The New Rijksmuseum received a large number of awards in the Netherlands and abroad, including the Golden Calf at the Netherlands Film Festival, both the Jury Award and the Prix du Meilleur Documentaire at the Festival International de Films de Montréal, the Prix d’Italia, and Best Dutch Documentary at IDFA 2014.
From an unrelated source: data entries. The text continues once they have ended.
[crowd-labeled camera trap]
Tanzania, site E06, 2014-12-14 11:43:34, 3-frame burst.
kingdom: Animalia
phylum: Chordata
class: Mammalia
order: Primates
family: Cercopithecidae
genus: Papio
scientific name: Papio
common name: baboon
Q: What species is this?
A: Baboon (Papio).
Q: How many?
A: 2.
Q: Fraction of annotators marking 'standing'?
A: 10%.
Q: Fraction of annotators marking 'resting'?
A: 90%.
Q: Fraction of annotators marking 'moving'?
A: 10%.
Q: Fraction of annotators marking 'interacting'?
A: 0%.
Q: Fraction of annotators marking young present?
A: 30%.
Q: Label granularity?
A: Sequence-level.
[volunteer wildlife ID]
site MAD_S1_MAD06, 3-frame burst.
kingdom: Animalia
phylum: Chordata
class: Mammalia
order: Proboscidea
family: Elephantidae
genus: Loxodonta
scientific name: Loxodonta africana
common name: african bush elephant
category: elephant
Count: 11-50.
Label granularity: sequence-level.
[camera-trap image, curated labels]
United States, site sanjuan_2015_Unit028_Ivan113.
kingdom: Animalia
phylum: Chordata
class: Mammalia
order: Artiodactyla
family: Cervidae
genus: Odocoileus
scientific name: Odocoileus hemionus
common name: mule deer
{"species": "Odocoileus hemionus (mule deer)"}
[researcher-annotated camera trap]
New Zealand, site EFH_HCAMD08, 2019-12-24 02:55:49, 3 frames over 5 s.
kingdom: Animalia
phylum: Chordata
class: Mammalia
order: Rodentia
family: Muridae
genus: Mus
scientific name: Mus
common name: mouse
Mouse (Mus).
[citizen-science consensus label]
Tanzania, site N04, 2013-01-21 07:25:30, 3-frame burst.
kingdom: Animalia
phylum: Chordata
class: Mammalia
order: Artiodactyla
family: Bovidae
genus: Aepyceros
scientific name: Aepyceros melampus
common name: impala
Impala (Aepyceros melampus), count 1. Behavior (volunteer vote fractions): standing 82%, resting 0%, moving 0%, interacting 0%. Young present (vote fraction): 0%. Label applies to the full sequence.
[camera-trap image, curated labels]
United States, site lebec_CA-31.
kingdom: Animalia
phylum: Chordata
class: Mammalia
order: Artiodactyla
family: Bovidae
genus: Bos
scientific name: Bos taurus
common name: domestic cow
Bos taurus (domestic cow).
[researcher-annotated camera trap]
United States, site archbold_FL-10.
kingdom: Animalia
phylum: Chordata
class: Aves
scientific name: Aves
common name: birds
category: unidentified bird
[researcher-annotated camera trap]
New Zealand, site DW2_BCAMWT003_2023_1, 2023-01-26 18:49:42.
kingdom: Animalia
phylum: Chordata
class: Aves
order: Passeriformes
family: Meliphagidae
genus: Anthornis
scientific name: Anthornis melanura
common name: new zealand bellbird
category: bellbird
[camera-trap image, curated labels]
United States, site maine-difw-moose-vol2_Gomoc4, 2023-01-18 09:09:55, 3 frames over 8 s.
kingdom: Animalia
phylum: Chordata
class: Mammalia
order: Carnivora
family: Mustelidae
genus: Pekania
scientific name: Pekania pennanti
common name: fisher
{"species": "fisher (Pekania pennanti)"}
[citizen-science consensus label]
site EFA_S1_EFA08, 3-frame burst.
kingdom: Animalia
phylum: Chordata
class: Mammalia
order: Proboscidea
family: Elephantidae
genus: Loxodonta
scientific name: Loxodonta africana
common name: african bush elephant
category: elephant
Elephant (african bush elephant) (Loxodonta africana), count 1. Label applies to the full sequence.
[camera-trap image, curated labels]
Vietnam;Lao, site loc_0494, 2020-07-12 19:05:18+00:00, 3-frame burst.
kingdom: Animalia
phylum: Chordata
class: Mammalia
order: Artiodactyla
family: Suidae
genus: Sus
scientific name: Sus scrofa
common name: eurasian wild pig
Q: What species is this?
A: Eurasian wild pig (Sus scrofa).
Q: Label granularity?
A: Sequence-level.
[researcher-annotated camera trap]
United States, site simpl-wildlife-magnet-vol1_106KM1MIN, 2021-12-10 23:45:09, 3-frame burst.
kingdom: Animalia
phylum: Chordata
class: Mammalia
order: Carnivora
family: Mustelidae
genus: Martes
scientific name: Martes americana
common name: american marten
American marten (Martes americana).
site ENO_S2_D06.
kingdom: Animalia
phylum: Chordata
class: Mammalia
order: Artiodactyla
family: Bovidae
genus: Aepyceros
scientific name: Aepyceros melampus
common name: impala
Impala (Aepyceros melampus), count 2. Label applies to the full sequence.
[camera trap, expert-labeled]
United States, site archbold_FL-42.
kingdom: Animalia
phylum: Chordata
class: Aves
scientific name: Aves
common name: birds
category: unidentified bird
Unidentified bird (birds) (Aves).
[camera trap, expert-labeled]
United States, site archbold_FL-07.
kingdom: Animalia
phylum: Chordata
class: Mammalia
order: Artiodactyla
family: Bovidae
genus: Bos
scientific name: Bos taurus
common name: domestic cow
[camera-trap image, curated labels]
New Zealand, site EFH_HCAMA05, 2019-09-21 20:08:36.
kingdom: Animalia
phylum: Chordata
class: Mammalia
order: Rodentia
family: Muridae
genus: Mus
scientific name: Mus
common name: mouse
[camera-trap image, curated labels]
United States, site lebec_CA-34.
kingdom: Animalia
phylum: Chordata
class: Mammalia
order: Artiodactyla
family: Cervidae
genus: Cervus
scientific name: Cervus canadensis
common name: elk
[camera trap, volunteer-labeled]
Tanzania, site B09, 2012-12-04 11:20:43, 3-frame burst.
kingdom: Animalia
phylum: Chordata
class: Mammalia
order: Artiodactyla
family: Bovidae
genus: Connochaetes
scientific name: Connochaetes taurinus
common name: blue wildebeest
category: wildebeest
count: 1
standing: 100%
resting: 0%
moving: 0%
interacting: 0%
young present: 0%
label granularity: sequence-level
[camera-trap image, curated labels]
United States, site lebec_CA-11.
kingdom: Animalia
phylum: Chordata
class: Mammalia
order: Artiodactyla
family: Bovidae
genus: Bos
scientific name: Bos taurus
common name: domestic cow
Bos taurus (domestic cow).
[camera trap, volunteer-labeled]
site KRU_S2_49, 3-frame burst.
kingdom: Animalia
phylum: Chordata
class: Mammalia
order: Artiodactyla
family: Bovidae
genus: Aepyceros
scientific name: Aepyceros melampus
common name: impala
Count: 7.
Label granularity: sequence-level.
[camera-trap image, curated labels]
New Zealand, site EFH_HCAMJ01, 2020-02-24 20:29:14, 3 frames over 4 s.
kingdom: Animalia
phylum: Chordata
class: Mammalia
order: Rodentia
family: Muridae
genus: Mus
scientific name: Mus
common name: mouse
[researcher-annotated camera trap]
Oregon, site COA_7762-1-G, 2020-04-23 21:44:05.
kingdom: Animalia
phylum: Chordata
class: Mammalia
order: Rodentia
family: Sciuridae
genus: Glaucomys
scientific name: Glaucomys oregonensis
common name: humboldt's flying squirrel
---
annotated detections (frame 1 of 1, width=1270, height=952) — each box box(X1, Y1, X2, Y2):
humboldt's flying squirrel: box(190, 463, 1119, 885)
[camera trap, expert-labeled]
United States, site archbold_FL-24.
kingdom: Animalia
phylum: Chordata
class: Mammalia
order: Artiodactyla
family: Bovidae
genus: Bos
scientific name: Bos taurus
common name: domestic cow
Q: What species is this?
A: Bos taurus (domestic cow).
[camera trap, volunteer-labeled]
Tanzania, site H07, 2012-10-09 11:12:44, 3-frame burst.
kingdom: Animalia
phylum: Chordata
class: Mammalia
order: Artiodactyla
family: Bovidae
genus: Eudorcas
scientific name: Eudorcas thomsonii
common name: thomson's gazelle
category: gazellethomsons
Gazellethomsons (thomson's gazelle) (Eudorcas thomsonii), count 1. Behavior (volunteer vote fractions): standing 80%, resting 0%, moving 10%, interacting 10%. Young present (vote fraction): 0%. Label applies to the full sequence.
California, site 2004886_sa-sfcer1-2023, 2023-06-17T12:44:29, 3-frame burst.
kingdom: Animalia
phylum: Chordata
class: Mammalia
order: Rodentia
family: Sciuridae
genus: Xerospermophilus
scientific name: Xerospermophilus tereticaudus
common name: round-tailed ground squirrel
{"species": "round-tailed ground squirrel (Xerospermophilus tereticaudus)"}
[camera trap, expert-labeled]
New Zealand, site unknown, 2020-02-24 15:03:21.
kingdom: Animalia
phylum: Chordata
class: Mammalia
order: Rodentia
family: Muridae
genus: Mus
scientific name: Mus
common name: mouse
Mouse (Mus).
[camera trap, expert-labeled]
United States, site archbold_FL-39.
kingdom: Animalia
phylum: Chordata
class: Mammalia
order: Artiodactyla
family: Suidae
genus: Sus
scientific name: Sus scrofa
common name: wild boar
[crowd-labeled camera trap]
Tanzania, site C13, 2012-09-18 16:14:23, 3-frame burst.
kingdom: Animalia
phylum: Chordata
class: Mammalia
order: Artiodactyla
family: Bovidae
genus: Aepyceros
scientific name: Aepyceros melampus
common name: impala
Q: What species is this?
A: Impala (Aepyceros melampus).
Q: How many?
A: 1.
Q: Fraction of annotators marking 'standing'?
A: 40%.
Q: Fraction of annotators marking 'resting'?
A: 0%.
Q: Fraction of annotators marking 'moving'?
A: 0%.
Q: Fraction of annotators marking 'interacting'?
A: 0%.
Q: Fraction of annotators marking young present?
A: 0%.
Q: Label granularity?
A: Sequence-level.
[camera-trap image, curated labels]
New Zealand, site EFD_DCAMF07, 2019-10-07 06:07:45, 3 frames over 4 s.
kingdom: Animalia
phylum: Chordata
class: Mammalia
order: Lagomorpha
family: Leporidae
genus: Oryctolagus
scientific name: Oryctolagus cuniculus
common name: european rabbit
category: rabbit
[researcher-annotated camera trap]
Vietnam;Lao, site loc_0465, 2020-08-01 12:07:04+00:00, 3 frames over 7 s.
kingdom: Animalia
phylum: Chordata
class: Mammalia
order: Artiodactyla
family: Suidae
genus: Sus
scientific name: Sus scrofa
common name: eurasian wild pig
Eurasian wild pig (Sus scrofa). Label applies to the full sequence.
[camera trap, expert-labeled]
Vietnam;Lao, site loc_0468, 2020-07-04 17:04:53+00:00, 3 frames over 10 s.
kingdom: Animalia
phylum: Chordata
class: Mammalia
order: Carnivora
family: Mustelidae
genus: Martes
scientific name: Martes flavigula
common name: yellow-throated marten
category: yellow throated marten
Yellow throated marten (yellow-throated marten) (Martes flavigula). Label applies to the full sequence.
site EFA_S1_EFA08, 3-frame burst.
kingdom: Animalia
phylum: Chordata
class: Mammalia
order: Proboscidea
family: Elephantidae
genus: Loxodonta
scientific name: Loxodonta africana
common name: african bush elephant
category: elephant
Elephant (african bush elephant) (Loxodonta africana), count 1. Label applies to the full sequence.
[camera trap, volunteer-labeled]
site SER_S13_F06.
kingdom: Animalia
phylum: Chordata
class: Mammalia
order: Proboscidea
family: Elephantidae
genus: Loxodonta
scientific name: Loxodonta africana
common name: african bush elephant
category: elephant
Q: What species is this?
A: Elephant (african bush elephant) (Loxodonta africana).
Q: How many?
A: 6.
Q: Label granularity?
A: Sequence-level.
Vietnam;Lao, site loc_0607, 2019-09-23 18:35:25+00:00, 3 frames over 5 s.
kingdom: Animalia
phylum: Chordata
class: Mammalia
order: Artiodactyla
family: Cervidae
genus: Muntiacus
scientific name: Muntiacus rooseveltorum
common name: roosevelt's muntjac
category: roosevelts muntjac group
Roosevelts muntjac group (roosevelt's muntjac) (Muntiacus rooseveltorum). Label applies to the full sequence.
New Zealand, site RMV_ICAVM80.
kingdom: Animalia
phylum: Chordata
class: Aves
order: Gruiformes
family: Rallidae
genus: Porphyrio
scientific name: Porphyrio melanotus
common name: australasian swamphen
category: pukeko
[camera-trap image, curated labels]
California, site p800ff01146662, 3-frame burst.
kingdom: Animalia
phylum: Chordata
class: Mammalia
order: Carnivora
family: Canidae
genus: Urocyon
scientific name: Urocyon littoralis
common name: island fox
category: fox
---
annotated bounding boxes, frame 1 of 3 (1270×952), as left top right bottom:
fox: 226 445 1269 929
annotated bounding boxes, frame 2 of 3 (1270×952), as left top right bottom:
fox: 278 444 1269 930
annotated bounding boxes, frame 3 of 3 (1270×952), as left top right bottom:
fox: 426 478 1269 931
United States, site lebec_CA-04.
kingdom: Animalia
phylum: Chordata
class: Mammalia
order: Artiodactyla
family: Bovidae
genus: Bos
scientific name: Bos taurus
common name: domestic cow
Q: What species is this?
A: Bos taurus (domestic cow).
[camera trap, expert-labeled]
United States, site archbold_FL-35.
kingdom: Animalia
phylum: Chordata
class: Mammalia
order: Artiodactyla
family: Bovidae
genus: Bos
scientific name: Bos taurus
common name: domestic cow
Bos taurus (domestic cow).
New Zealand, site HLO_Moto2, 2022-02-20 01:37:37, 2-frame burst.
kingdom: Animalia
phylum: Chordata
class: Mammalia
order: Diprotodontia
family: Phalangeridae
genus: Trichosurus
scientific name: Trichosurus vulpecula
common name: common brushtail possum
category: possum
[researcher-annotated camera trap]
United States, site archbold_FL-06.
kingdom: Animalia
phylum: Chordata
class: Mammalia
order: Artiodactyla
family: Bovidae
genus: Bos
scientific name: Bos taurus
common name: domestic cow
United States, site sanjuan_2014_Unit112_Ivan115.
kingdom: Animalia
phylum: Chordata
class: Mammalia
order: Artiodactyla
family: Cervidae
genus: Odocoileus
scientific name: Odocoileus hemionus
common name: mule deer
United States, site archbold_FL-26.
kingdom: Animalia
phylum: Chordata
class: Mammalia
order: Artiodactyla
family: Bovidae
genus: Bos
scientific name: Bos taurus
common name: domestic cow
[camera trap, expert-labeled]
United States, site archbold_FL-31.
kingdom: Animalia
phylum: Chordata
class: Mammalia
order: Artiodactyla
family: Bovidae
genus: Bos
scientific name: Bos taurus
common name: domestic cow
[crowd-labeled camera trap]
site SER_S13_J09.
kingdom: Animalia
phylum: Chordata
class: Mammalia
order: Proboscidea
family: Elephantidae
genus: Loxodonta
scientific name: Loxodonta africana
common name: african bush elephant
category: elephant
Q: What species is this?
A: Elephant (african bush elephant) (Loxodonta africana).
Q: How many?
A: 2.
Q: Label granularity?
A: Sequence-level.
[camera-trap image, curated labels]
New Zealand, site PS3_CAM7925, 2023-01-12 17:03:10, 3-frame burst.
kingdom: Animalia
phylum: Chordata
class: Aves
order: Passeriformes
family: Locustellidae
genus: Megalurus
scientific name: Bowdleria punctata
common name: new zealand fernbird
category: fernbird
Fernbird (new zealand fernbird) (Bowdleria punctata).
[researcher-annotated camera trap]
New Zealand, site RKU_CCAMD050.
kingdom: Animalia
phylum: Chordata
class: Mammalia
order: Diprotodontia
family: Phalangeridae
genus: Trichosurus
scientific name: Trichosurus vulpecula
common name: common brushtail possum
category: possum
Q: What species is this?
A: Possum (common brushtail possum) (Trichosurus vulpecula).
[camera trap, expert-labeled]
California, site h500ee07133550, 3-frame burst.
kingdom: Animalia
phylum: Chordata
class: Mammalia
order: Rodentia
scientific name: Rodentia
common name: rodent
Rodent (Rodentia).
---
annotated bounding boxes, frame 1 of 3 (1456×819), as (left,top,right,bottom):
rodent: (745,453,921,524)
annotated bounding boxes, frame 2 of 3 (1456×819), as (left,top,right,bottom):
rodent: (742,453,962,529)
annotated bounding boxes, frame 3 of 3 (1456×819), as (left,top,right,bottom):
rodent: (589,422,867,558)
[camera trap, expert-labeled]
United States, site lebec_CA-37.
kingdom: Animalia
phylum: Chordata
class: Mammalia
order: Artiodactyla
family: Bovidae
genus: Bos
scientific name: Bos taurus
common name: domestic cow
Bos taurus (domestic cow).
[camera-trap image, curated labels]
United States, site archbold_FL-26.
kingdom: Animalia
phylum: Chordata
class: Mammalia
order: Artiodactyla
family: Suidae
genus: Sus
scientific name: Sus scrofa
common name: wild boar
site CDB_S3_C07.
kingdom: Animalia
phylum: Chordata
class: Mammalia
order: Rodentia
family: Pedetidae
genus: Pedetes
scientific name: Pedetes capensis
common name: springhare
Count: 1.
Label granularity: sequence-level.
== My Rembrandt (Mijn Rembrandt) ==
Her documentary film My Rembrandt had its world premiere on 24th of November 2019 at IDFA Festival. The documentary film provides fascinating insight into what makes the work of this Dutch master technically so extraordinary, and why different people are so deeply affected by his oeuvre, or a specific work. The films also captures the stories how his paintings, centuries after Rembrandt’s death, are still a source of drama and gripping plot twists.